» What to work on
Give the listing below as a Markdown table with columns headed Row and Text. Begin at the line that has "Referring to the", stop after the line that has "point (546, 18) →", number each row, and leave out blank lines.

» Raw data
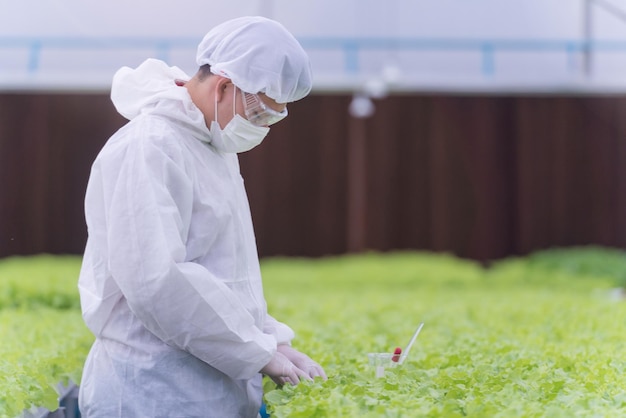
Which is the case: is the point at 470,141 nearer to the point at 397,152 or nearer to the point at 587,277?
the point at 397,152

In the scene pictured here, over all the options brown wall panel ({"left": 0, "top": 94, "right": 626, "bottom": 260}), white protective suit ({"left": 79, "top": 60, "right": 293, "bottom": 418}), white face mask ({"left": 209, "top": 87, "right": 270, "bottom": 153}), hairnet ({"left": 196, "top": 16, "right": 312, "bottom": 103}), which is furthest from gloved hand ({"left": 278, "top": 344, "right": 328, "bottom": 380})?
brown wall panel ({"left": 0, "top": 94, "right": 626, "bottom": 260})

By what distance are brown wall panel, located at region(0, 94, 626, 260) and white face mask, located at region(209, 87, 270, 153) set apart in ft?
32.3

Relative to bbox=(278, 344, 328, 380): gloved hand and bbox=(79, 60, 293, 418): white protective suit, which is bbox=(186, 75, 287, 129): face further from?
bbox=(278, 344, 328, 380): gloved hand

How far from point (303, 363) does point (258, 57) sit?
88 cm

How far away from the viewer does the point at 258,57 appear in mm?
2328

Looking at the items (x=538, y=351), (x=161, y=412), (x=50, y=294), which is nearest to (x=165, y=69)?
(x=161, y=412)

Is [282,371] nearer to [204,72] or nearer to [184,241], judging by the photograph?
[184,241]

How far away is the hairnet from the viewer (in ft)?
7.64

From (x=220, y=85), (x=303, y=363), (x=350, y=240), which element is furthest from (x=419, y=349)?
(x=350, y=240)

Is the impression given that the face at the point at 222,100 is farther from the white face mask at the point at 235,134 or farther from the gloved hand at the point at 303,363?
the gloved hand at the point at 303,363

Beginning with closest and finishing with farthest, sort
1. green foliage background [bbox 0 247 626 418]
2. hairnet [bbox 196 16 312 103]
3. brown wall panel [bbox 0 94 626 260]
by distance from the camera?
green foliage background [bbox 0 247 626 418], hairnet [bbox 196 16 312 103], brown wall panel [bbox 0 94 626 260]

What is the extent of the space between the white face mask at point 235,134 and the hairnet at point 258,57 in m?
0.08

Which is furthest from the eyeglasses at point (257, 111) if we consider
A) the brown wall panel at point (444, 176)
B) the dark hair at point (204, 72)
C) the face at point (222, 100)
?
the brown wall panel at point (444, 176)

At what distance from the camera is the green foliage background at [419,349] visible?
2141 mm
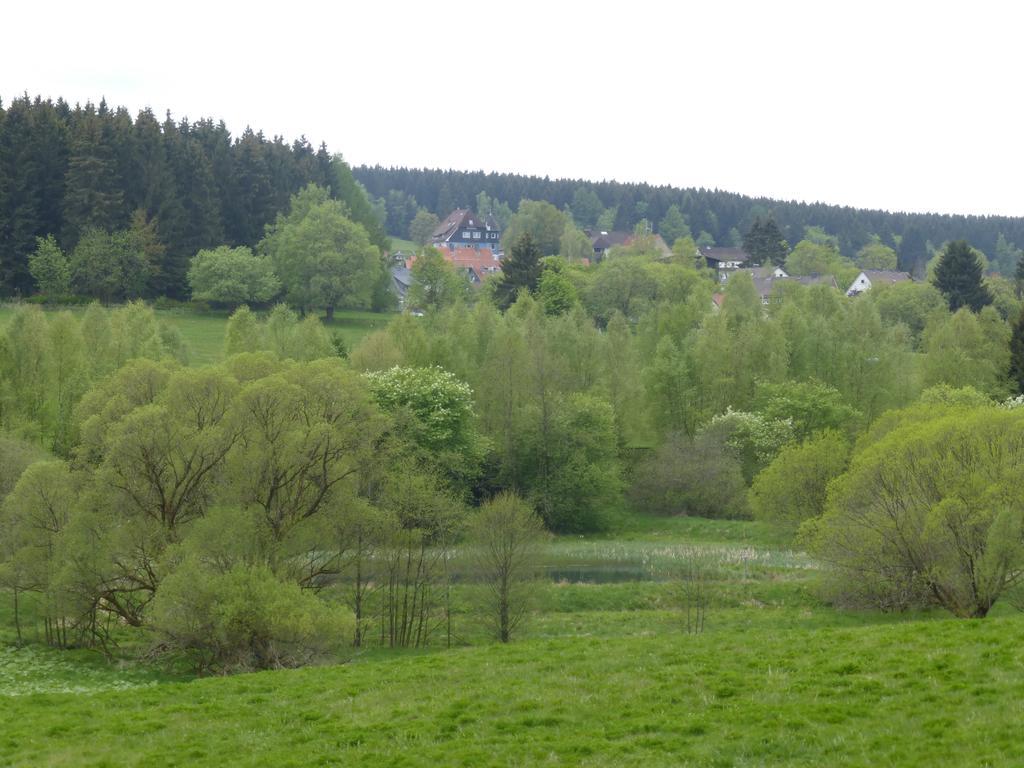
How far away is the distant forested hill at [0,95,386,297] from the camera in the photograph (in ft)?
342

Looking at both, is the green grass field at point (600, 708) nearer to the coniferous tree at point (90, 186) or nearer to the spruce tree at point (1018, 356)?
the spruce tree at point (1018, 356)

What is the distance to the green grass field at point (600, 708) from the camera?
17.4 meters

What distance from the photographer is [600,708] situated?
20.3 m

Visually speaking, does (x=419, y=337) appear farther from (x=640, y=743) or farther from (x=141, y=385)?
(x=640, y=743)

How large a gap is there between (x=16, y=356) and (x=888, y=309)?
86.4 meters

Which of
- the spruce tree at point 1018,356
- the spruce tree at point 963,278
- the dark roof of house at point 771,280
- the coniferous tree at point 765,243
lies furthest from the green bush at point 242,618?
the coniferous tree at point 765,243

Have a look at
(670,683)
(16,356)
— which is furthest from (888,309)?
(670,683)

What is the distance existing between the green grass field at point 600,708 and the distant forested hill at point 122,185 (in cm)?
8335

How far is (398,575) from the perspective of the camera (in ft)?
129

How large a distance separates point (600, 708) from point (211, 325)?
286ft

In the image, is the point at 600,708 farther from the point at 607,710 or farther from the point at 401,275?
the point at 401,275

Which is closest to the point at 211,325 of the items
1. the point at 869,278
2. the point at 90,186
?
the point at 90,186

--

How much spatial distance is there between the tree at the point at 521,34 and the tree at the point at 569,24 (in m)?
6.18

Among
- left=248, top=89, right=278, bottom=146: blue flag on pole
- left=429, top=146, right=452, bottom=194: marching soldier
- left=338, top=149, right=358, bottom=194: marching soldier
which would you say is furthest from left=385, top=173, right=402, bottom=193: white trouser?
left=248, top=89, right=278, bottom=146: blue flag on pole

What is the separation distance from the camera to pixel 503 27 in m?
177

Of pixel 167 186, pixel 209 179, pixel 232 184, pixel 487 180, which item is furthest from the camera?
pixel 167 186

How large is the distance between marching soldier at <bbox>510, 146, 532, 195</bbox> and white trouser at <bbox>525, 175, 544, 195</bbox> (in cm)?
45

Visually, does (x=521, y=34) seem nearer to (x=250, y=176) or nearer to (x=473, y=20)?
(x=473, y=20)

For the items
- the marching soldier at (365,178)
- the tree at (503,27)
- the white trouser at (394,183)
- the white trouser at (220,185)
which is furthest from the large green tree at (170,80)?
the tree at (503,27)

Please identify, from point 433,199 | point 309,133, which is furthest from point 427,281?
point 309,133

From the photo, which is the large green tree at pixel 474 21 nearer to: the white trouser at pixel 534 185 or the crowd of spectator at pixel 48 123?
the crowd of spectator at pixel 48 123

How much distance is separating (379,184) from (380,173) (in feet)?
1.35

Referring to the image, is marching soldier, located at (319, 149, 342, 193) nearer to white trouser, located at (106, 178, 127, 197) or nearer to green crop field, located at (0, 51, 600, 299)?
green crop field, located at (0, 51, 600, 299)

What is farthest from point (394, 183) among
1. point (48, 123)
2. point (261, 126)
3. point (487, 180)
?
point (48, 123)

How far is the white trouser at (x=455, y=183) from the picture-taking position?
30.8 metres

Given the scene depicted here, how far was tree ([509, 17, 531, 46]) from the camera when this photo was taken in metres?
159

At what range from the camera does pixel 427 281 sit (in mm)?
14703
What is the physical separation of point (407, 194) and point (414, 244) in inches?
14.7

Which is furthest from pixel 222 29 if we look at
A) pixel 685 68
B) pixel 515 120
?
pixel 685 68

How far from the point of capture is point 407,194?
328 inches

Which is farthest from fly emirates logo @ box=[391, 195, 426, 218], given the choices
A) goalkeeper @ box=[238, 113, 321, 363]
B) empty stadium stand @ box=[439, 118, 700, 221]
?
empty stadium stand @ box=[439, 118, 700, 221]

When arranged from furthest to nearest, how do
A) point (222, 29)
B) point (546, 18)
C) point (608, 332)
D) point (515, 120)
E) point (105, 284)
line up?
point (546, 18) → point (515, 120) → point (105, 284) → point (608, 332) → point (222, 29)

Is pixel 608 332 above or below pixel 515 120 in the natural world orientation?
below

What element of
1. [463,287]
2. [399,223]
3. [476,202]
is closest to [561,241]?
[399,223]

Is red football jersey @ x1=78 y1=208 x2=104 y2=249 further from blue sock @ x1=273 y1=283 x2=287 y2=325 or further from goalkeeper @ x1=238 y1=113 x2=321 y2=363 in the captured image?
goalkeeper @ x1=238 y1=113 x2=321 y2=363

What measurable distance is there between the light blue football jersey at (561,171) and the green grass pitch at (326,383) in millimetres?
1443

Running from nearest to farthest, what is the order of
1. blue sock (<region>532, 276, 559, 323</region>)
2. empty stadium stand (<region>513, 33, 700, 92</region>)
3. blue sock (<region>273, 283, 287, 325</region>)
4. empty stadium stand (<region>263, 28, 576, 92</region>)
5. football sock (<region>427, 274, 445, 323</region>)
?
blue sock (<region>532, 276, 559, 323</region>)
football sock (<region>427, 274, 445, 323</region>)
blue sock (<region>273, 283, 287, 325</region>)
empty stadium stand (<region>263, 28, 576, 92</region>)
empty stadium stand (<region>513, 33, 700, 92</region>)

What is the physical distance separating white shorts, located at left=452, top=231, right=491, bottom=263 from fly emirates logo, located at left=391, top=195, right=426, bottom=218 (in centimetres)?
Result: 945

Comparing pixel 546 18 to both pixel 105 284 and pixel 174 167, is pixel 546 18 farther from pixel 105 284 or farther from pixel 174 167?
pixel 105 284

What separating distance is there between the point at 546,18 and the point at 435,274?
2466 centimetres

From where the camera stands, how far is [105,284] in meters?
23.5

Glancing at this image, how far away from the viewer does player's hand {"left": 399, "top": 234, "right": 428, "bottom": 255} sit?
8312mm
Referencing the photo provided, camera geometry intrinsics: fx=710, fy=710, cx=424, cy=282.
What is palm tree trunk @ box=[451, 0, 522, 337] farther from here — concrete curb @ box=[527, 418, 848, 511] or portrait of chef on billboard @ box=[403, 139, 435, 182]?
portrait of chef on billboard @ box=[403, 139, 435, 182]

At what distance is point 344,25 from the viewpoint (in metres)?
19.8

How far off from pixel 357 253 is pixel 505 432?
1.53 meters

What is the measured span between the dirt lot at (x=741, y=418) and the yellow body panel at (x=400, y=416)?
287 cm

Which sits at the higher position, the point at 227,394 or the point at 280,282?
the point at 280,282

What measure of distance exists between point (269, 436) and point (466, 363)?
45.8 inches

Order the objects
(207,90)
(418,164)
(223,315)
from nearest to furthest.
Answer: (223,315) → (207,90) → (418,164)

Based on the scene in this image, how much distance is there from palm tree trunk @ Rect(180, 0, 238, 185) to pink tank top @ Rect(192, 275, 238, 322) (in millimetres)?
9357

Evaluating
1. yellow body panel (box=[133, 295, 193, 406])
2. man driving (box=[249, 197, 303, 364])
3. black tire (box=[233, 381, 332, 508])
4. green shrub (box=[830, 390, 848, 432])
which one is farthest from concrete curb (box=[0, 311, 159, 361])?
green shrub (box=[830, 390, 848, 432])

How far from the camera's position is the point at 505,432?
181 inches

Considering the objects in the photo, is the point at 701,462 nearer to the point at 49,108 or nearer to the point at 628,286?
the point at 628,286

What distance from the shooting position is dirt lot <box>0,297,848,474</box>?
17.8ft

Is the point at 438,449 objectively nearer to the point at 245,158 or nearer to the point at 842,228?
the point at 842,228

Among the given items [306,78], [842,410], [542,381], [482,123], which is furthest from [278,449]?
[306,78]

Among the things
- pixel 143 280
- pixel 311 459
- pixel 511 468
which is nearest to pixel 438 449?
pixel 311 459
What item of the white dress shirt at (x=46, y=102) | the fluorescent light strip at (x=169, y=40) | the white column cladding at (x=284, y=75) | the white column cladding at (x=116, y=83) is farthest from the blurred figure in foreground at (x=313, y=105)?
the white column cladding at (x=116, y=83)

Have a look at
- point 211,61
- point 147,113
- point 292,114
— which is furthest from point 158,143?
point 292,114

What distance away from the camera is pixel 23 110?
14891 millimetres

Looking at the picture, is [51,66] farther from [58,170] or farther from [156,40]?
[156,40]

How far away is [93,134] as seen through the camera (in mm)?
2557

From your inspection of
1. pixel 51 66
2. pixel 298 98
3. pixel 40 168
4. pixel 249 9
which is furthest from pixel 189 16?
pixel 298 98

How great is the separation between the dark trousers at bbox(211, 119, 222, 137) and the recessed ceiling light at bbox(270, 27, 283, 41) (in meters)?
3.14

» Final result
| Row | Text |
|---|---|
| 1 | Referring to the image, is marching soldier, located at (319, 149, 342, 193) nearer to white trouser, located at (106, 178, 127, 197) or nearer to green crop field, located at (0, 51, 600, 299)? |
| 2 | green crop field, located at (0, 51, 600, 299) |
| 3 | What is farthest from point (394, 183) among |
| 4 | 1. point (48, 123) |
| 5 | 2. point (261, 126) |
| 6 | 3. point (487, 180) |
| 7 | ? |
| 8 | point (48, 123) |
| 9 | How far is the white trouser at (x=455, y=183) from the picture-taking position? |
| 10 | 30.8 metres |
| 11 | Given the scene depicted here, how far was tree ([509, 17, 531, 46]) from the camera when this photo was taken in metres? |
| 12 | 159 |
| 13 | At what range from the camera does pixel 427 281 sit (in mm)? |
| 14 | 14703 |
| 15 | What is the physical separation of point (407, 194) and point (414, 244) in inches? |
| 16 | 14.7 |
| 17 | Which is furthest from pixel 222 29 if we look at |
| 18 | A) pixel 685 68 |
| 19 | B) pixel 515 120 |
| 20 | ? |
| 21 | pixel 685 68 |
| 22 | How far from the point of capture is point 407,194? |
| 23 | 328 inches |
| 24 | Which is farthest from fly emirates logo @ box=[391, 195, 426, 218], given the choices |
| 25 | A) goalkeeper @ box=[238, 113, 321, 363] |
| 26 | B) empty stadium stand @ box=[439, 118, 700, 221] |
| 27 | ? |
| 28 | empty stadium stand @ box=[439, 118, 700, 221] |
| 29 | When arranged from furthest to nearest, how do |
| 30 | A) point (222, 29) |
| 31 | B) point (546, 18) |
| 32 | C) point (608, 332) |
| 33 | D) point (515, 120) |
| 34 | E) point (105, 284) |
| 35 | line up? |
| 36 | point (546, 18) → point (515, 120) → point (105, 284) → point (608, 332) → point (222, 29) |